* **DIRECTIVE**
Lay out the lines from the one with "The optical centre" to the one with "Observing the pictured", both included, as a numbered list with blank lines left out.

* **DATA SECTION**
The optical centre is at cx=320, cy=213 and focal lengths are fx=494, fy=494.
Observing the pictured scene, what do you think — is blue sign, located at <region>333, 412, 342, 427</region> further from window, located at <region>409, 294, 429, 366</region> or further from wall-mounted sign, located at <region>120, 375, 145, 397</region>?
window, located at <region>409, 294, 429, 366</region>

==

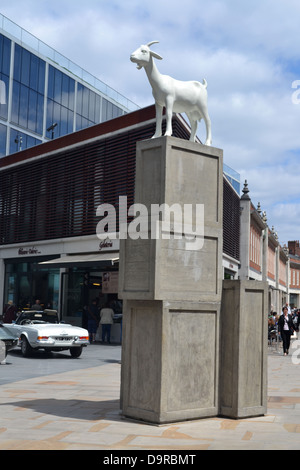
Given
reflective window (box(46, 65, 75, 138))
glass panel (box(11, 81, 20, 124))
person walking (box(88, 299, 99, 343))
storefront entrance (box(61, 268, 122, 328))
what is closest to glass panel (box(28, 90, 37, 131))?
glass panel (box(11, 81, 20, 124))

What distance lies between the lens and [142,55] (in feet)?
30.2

* **EXERCISE ANSWER**
1. The optical centre is at cx=320, cy=213 and focal lengths are fx=494, fy=494.
2. Observing the pictured scene, what do you think — is blue sign, located at <region>333, 412, 342, 427</region> further from window, located at <region>409, 294, 429, 366</region> or further from wall-mounted sign, located at <region>120, 375, 145, 397</region>?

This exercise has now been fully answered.